Here, we provide evidence to show that known potent and clinically approved inhibitors of thymidylate and purine biosynthesis, which include DHFR inhibitors methotrexate and pralatrexate and the thymidylate synthase inhibitors 5-fluoro-uracil and pemetrexed, show selectivity to rapidly proliferating tumors in patients with overexpression of genes coding for folate metabolism enzymes. To test this hypothesis, we analyzed in vitro data reported by the Genomics of Drug Sensitivity in Cancer at the Sanger Institute (Hinxton, Cambridge, UK; ref. 9) to determine whether upregulation of the mitochondrial folate enzymes was correlated with sensitivity to methotrexate, a potent inhibitor of dihydrofolate reductase, and when converted intracellularly to polyglutamates (10), an inhibitor of two enzymes of purine synthesis, phosphoribosylglycinamide formyltransferase (GARFT), and phosphoribosylaminoimidazolecarboxamide formyltransferase (AICART). A strong correlation between increased expression of 7 genes and lower IC50 for methotrexate was observed (Fig. 2a), including the genes coding for the folate mitochondrial enzymes SHMT2 (P = 3.8 × 10−4) and GLDC (P = 5.4 × 10−3), as well as SLC19A1 (coding for the RFC, P=4.1×10−3), DHFR (P=3.6× 10−5–5.4 × 10−4), TYMS (TS, P = 6.9 × 10−8), GART (GARFT, P = 3.6 × 10−3−1.7 × 10−2), and PHGDH (P = 1.5 × 10−2). These data support the hypothesis that methotrexate and potentially other inhibitors of thymidylate and purine biosynthesis could be used to target cancers with high rates of proliferation.

Figure 2.

Figure 2

Heatmap showing the expression of genes coding for enzymes in folate metabolism (blue, underexpressed; red, overexpressed). A, a collection of 515 tumor-derived cell lines sorted in decreasing order of their sensitivity for methotrexate (MTX), based on data from ref. (9). The samples were divided into 2 groups: sensitive (1/3 of samples with lowest IC50) and other (remaining samples). The right column shows a color-coded quantification of the P value for enrichment of samples with high expression (2-fold or above) in the sensitive group, whereas red indicates significantly enriched, the brighter the more significant, and blue not significantly enriched. B, a collection of 161 ALL sorted in decreasing order of their sensitivity to MTX, based on data from ref. (11).

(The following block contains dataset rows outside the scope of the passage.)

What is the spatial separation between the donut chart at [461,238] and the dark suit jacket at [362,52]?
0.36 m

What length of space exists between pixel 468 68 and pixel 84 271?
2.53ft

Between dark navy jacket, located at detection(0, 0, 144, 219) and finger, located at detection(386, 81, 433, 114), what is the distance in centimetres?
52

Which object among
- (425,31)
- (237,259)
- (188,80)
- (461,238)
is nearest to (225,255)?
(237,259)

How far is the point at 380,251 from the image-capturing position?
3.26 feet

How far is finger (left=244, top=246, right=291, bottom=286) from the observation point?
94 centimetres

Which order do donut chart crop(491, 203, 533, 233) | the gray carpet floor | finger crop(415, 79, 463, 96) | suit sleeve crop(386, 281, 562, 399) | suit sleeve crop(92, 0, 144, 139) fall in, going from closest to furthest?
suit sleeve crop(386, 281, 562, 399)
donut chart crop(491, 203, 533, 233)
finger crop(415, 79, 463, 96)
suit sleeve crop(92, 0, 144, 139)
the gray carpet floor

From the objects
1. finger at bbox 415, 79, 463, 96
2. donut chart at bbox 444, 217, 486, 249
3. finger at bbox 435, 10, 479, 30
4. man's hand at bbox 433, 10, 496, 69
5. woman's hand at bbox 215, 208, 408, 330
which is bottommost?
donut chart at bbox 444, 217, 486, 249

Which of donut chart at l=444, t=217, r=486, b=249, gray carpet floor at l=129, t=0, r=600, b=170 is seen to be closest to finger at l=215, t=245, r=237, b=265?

The samples were divided into 2 groups: sensitive (1/3 of samples with highest fold decrease in the leukemia cell count) and other (remaining samples). The right column shows a color-coded quantification of the P value as in A. C, a collection of 221 lymphomas grouped by subtype and sorted in decreasing order of c-myc gene signature, based on data from ref. (16). The right column shows a color-coded quantification of the P value for enrichment of samples with high expression (2-fold or above) among samples with a significant upregulation of the c-myc signature. D, samples from 508 breast cancers, based on data from ref. (18). The samples were divided in 3 groups with significant upregulation (top), nonsignificant (middle), and significant downregulation (Bottom) of the folate metabolism gene signature. The right column shows a color-coded quantification of the P value for enrichment of samples with high expression in the top group.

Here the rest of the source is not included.